EXTRACTED TEXT –

● ● ● ● ● ● ●

The ``missing`` parameter allows values to be specified that

correspond to missing values.  These will appear as ``?`` in the

``@data`` section of the ARFF file.

In this example, the value 999.25 indicates a missing value::

    >>> x = np.array([[1.75, 7.93, 18.31],

    ...               [2.44, 6.62, 32.11],

    ...               [2.51, 2.25, 999.25],

    ...               [2.64, 2.33, 999.25],

    ...               [2.75, 2.83, 999.25]])

    >>> savearff(sys.stdout, x, missing=[999.25], relation='readings')

    @relation readings

    @attribute f0 real

    @attribute f1 real

    @attribute f2 real

    @data

    1.75,7.93,18.31

    2.44,6.62,32.11

    2.51,2.25,?

    2.64,2.33,?

    2.75,2.83,?

**NumPy masked array**

``savearff`` recognizes NumPy masked arrays.  Masked values in

the input array will be written as ``?`` in the ``@data`` section::

    >>> flux = np.ma.masked_array([[3.4, 2.1, 0.0, 3.4],

    ...                            [3.2, 4.8, 0.5, 3.7],

    ...                            [3.3, 2.8, 0.0, 4.1]],

    ...                           mask=[[0, 0, 1, 0],

    ...                                 [0, 0, 0, 0],

    ...                                 [0, 0, 1, 0]])

    >>> flux

    masked_array(

      data=[[3.4, 2.1, --, 3.4],

            [3.2, 4.8, 0.5, 3.7],

            [3.3, 2.8, --, 4.1]],

      mask=[[False, False,  True, False],

            [False, False, False, False],

            [False, False,  True, False]],

      fill_value=1e+20)

    >>> savearff(sys.stdout, flux, relation='flux capacitance')

    @relation "flux capacitance"

    @attribute f0 real

    @attribute f1 real

    @attribute f2 real

    @attribute f3 real

    @data

    3.4,2.1,?,3.4

    3.2,4.8,0.5,3.7

    3.3,2.8,?,4.1

**NumPy array with nested data type**

This example uses a NumPy array with a structured data type with nested

and array elements in the structure.  ``savearff`` flattens the data type

and derives attribute names from the structured data type; note how the

field names in the structured data type are used to produce the attribute

names in the output::

    >>> dt = np.dtype([('key', 'U4'),

    ...                ('position', [('x', np.float32), ('y', np.float32)]),

    ...                ('values', np.float32, 3)])

    >>> records = np.array([('A234', (1.9, -3.0), (6, 7, 2)),

    ...                     ('A555', (2.8, 0.6), (4, 2.5, 3)),

    ...                     ('B431', (2.7, 8.6), (4, 2.8, 0.2))], dtype=dt)

    >>> savearff(sys.stdout, records, relation='records')

● ● ● ● ● ● ●

DATA PROVIDED –
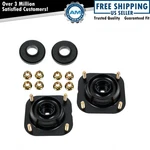 Front Upper Shock Strut Mount Kit Plate Bearing Pair For Escort Protege 323. Fixed Price $41.81.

● ● ● ● ● ● ●

TASK TO COMPLETE – Please quote the savearff documentation from "and derives attribute" to "('values', np.float32, 3)])". The listing has no connection to the savearff documentation.

EXERCISE ANSWER –
and derives attribute names from the structured data type; note how the

field names in the structured data type are used to produce the attribute

names in the output::

    >>> dt = np.dtype([('key', 'U4'),

    ...                ('position', [('x', np.float32), ('y', np.float32)]),

    ...                ('values', np.float32, 3)])